“Apa bedanya lawan dan musuh?” tanya mas Bro mengawali obrolan warteg usai maksi bersama sohibnya, Heri dan Yudi.
“Ya, nggak ada bedanya. Lawan, musuh, rival, seteru itu artinya sama,” kata Heri.
“Menurut saya juga sama, tinggal bagaimana memperlakukannya, menyikapinya,” tambah Yudi.
“Menurut Ayu, gimana?,” tanya mas Bro kepada Ayu Bahari, pemilik warteg.
“Saya nggak ikut komen mas. Soalnya dari dulu nggak punya musuh. Kalau rival merebut hati seseorang, memang dulu ada, saat SMA,” jawab Ayu.
“Saya dulu juga punya lawan saat ingin menjadi ketua OSIS,” tambah Heri.
“Jadi terjawab sudah, ada perbedaan antara lawan dan musuh. Lawan tanding dalam badminton atau catur, bukanlah musuh, tetapi teman dalam olahraga, untuk menguji kemampuan,” kata mas Bro.
“Apa bedanya dengan musuh?” sela Heri.
“Kalau musuh cenderung akan saling menghabisi,” kata mas Bro.
“Terus ini arah obrolan mau ke mana?” timpal Yudi.
“Maksudnya jangan menempatkan lawan politik sebagai musuh, tetapi teman bertanding sebagaimana layaknya dalam olahraga,” urai mas Bro.
“Berarti kalau kalian beda dukungan capres, jangan posisikan saya sebagai musuh. Kita tetap sebagai teman.
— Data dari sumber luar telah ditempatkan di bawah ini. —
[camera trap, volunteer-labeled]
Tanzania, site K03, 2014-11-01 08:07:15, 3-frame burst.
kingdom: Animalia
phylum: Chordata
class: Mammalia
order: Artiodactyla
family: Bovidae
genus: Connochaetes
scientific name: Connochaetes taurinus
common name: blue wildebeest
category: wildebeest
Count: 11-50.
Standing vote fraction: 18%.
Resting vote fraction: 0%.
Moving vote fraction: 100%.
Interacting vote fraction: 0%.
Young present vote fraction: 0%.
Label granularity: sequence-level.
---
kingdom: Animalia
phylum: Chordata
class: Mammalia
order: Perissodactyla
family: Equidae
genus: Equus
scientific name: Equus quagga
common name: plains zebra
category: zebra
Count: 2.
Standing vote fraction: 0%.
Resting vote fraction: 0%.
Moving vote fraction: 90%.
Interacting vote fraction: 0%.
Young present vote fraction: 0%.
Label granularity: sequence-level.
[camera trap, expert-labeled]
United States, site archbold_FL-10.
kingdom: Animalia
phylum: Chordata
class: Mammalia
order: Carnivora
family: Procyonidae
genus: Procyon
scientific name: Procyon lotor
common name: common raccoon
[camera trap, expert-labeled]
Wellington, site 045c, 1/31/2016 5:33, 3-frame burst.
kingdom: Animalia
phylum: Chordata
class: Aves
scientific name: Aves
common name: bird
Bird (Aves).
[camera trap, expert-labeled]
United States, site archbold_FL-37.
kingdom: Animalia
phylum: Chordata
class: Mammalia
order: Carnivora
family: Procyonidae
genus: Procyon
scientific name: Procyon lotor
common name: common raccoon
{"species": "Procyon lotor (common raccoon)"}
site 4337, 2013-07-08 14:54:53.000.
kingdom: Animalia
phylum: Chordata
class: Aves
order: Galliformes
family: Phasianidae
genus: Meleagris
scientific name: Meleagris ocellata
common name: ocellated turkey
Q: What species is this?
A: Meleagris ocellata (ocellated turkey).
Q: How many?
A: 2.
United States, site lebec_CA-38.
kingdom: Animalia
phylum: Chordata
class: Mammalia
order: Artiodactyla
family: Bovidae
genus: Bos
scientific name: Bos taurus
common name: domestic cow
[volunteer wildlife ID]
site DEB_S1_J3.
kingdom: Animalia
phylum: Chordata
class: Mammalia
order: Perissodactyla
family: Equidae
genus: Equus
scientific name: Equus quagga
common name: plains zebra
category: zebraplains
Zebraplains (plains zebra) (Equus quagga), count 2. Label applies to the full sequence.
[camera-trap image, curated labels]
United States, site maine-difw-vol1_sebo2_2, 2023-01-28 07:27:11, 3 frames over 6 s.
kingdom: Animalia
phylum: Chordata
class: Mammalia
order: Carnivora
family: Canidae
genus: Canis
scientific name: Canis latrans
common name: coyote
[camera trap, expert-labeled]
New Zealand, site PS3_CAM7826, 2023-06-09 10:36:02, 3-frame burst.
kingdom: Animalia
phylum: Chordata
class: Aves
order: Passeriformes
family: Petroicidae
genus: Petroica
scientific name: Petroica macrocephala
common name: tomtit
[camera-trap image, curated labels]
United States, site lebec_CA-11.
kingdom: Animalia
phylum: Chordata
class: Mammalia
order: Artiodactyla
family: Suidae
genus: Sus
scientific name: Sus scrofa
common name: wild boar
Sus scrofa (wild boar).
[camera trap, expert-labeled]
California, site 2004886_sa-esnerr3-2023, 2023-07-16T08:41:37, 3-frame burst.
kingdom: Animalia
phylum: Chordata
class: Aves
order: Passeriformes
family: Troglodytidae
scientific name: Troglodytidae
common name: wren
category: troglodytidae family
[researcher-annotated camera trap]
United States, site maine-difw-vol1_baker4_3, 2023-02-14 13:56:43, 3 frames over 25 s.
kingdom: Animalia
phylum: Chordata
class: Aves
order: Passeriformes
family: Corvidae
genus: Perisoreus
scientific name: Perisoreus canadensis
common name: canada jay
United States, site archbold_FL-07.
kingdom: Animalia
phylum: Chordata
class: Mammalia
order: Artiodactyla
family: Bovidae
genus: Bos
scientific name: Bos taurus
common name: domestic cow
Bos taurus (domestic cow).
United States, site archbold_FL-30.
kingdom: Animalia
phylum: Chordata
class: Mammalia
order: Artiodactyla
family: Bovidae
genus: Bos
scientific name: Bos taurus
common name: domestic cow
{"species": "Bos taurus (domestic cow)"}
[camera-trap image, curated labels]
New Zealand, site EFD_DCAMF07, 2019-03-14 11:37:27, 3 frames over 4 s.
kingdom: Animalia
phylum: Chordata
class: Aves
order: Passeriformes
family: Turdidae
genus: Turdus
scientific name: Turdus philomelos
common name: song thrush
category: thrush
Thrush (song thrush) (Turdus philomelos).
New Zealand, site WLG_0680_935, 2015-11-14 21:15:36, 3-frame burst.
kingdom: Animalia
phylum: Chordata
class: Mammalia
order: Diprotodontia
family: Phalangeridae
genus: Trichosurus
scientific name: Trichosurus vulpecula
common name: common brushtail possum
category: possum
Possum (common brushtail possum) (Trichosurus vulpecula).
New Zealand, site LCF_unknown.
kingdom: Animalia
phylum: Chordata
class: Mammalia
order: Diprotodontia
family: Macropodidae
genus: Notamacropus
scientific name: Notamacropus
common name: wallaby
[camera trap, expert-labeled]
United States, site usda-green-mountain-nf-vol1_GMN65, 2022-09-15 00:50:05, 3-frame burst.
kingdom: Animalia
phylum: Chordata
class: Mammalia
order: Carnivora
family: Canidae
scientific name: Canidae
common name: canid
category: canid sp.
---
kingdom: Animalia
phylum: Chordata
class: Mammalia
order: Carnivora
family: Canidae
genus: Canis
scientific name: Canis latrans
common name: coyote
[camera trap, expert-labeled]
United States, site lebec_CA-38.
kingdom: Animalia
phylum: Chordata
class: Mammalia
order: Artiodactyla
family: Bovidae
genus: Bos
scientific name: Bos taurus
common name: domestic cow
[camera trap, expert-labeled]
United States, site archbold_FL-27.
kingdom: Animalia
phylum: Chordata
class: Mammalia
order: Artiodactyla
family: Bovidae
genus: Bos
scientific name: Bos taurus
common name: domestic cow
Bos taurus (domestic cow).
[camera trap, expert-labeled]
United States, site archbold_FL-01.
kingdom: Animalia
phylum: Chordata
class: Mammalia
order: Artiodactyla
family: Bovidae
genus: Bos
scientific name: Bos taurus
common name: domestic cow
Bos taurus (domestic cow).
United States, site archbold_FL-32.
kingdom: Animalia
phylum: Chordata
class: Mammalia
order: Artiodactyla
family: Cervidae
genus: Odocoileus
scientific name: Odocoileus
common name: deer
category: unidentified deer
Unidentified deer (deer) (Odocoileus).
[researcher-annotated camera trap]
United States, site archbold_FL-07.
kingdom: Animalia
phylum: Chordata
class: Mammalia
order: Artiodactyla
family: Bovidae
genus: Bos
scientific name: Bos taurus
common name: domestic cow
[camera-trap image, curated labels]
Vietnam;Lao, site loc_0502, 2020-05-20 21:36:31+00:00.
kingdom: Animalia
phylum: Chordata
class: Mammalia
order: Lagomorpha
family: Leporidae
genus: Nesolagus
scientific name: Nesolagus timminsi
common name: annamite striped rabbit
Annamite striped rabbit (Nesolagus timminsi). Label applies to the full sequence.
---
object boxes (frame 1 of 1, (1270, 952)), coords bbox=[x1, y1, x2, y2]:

Makan siang tetap bersama, ngobrol bersama, tapi soal ngutang ga boleh sama,” pintaYudi.
“Kalau bermusuhan yang rugi kita juga, apalagi cuma simpatisan,” kata Heri.
“Sebagai simpatisan biasanya akan terbawa arus oleh mereka yang berlaga dalam pilpres,” kata Yudi.
“Karena itu para elite politik, para capres harus memberi teladan. Jangan menganggap lawan politik sebagai musuh, seperti dikatakan Bacapres Anies Baswedan,” ujar mas Bro.
“Semoga masing – masing capres tidak saling bermusuhan,” ujar Yudi. (jokles)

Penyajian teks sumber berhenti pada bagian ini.